Le principe à la base de Levée des conflits est simple : 24 danseurs exécutent en boucle la même séquence de 25 mouvements, durant 1 heure 40. Et pourtant, il s’agit là d’un spectacle complexe, riche, un spectacle qui fonctionne par accumulation, stratification. Les 24 danseurs sont assis dans la salle, et iront se placer sur scène tour à tour, créant donc des décalages (alors que la première danseuse à avoir pris place sur scène termine sa première boucle des 25 mouvements, d’autres ne font que la débuter).

L’un des grands intérêts du spectacle réside dans le fait que les danseurs ne font pas, justement, qu’exécuter cette série de mouvements : ils l’interprètent. Ici, donc, aucune standardisation, chacun adoptant des rythmes différents, déplaçant les accents gestuels, les intensités, de sorte qu’on a constamment l’impression de voir un mouvement pour la première fois. De plus, l’habillage de la chorégraphie change lui aussi : les éclairages passent du chaud au froid, de couleurs saturées à des blancs cliniques. Et la trame sonore est elle aussi éclectique : si des sections du spectacle se font sur un accompagnement assez simple de piano, d’autres sont soutenues par une trame cacophonique qui fait penser à quelqu’un cherchant un poste à la radio.

Au final, Levée des conflits est une pièce sur ce qui fait danse en dehors de la chorégraphie.

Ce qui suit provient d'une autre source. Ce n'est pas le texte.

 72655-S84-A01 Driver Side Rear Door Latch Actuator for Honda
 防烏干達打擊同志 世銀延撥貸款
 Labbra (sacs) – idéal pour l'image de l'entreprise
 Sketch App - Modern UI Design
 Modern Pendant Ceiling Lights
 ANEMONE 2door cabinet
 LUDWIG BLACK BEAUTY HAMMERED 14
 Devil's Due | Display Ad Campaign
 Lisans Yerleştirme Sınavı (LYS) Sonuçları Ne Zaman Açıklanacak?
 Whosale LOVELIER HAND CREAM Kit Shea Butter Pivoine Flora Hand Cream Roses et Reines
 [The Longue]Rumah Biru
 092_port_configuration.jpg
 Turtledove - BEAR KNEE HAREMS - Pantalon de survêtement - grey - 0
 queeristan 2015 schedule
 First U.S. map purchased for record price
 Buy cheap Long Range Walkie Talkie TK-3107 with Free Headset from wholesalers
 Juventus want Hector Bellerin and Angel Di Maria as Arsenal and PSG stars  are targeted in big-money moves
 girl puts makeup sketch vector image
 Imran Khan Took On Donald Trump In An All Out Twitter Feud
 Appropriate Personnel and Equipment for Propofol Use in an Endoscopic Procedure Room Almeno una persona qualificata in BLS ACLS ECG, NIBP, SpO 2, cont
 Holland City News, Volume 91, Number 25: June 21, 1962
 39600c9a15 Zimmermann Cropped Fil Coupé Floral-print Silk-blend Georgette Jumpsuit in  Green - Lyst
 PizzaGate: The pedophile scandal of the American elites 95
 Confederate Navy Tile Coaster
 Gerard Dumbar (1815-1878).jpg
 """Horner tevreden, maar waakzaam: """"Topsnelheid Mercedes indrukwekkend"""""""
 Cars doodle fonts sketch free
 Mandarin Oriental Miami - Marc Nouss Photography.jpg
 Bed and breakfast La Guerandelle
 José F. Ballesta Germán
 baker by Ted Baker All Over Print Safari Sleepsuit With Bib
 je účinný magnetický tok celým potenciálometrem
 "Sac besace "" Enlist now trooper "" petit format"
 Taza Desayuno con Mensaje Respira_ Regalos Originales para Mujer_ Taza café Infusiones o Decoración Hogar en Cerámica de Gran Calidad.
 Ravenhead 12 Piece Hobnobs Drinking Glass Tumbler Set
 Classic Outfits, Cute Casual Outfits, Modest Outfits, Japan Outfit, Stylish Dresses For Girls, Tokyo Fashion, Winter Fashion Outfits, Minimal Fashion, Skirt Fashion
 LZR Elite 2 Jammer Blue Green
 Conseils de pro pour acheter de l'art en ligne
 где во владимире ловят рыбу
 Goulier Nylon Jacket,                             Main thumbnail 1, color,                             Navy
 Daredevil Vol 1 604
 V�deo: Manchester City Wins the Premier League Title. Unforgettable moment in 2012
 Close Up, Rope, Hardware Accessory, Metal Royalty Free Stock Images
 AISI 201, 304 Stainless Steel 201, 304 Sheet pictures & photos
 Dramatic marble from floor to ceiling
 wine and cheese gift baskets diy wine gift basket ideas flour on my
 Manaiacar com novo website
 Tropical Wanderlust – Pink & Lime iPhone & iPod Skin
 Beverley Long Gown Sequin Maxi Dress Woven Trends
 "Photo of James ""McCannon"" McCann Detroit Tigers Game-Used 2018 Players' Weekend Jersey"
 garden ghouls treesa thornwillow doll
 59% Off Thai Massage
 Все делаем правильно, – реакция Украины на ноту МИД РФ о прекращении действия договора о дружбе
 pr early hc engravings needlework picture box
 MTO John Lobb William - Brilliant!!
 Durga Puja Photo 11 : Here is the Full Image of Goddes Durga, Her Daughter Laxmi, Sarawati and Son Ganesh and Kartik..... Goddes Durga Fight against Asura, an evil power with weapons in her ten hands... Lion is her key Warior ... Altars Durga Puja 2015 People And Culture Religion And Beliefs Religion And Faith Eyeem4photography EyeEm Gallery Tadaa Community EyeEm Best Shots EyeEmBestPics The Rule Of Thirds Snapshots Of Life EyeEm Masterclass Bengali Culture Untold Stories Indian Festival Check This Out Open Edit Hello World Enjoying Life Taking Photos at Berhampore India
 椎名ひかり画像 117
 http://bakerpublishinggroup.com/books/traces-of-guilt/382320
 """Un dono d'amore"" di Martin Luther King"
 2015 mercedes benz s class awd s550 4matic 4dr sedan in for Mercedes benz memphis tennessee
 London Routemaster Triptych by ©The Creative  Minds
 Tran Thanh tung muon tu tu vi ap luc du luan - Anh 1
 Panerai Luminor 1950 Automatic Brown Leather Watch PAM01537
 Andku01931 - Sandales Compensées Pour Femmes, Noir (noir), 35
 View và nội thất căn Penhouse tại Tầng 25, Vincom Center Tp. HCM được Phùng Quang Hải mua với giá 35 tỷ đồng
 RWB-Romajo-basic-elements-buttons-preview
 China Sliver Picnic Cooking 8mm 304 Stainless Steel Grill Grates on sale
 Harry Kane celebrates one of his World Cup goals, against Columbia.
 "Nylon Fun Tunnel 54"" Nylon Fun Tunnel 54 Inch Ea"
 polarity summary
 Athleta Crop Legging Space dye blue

Sur ce qui donne du sens aux mouvements, sur comment ceux-ci traversent, sont supportés par des corps uniques. Sur la façon dont la singularité de chaque danseur affecte la lecture des mêmes séquences. C’est une pièce construite avec une main de maître, qui ne cesse de surprendre le spectateur, passant de moments cacophoniques à d’autres de pure beauté, de passages d’une grande intensité à d’autres d’un calme apaisant.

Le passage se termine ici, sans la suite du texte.